─── Provided records ───

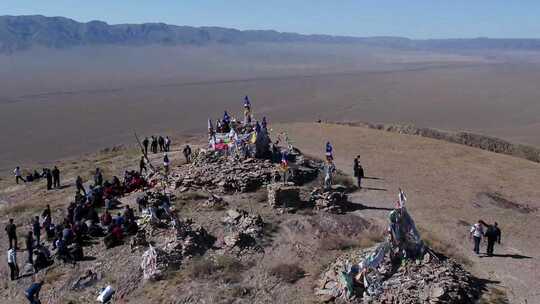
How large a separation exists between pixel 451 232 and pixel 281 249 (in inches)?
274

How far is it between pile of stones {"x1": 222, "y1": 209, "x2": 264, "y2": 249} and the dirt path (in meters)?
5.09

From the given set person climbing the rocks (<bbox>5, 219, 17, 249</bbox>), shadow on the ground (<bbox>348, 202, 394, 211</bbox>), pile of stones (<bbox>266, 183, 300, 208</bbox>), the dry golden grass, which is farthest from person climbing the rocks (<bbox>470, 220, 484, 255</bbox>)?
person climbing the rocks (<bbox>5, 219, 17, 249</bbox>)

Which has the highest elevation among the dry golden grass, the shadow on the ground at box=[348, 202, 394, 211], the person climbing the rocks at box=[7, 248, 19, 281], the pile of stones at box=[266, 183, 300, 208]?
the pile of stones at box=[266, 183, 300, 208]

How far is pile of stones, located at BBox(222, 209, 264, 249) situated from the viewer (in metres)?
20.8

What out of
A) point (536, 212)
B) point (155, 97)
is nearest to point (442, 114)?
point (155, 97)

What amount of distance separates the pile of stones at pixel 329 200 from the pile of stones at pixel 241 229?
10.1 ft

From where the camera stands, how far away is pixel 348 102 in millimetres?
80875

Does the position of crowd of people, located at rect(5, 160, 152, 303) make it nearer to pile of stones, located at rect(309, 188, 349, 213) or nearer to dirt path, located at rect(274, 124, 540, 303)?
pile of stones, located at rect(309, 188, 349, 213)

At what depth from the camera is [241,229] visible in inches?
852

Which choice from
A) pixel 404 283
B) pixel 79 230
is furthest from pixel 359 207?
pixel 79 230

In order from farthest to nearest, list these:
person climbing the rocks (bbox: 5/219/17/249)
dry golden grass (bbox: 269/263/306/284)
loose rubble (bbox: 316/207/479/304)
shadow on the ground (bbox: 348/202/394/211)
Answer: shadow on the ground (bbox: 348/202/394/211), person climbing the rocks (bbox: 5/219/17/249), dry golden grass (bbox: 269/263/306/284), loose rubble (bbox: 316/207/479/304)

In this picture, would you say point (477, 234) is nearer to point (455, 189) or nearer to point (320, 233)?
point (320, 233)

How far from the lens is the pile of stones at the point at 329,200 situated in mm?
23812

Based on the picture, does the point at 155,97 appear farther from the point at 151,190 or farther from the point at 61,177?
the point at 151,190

───

Please print everything from the line containing "Based on the" down to the end of the data, including both ends and keeping every line unchanged.

Written answer
Based on the picture, does the point at 155,97 appear farther from the point at 151,190 or farther from the point at 61,177?
the point at 151,190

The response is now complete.